This exercise asks for a copy of each line in the records below with the word "genus" in it.

[Stored items from a collection]
_ _ _ _
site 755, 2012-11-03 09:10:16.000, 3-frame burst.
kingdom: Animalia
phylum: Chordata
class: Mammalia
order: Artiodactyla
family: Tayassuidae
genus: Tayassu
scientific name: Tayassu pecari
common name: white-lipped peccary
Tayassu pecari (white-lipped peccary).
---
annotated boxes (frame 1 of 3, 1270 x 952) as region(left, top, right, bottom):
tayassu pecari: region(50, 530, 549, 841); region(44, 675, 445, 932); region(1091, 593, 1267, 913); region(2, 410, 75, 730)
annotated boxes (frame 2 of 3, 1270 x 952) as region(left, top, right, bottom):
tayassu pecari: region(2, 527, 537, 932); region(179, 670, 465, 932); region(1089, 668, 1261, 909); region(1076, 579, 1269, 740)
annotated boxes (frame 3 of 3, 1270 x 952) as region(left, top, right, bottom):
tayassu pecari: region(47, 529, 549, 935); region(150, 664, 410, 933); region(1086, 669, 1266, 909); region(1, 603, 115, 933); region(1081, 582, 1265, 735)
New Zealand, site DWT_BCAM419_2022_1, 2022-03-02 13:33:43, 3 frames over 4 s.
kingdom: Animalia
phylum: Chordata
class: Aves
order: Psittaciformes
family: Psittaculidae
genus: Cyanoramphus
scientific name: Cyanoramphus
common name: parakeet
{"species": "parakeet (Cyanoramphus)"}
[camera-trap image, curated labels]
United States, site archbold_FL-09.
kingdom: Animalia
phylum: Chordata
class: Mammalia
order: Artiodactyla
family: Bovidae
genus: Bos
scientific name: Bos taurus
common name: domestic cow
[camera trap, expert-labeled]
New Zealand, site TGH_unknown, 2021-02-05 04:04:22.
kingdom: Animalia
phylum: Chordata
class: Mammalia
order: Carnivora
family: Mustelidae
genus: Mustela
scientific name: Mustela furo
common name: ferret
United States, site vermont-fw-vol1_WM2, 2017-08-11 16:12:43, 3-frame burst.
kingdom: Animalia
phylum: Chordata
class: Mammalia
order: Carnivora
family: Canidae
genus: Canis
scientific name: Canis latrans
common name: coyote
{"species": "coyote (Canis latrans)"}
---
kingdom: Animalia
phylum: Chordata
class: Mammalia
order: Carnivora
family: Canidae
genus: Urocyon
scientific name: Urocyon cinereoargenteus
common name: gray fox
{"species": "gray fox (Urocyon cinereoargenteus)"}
_ _ _ _
SOLUTION BELOW:
genus: Tayassu
genus: Cyanoramphus
genus: Bos
genus: Mustela
genus: Canis
genus: Urocyon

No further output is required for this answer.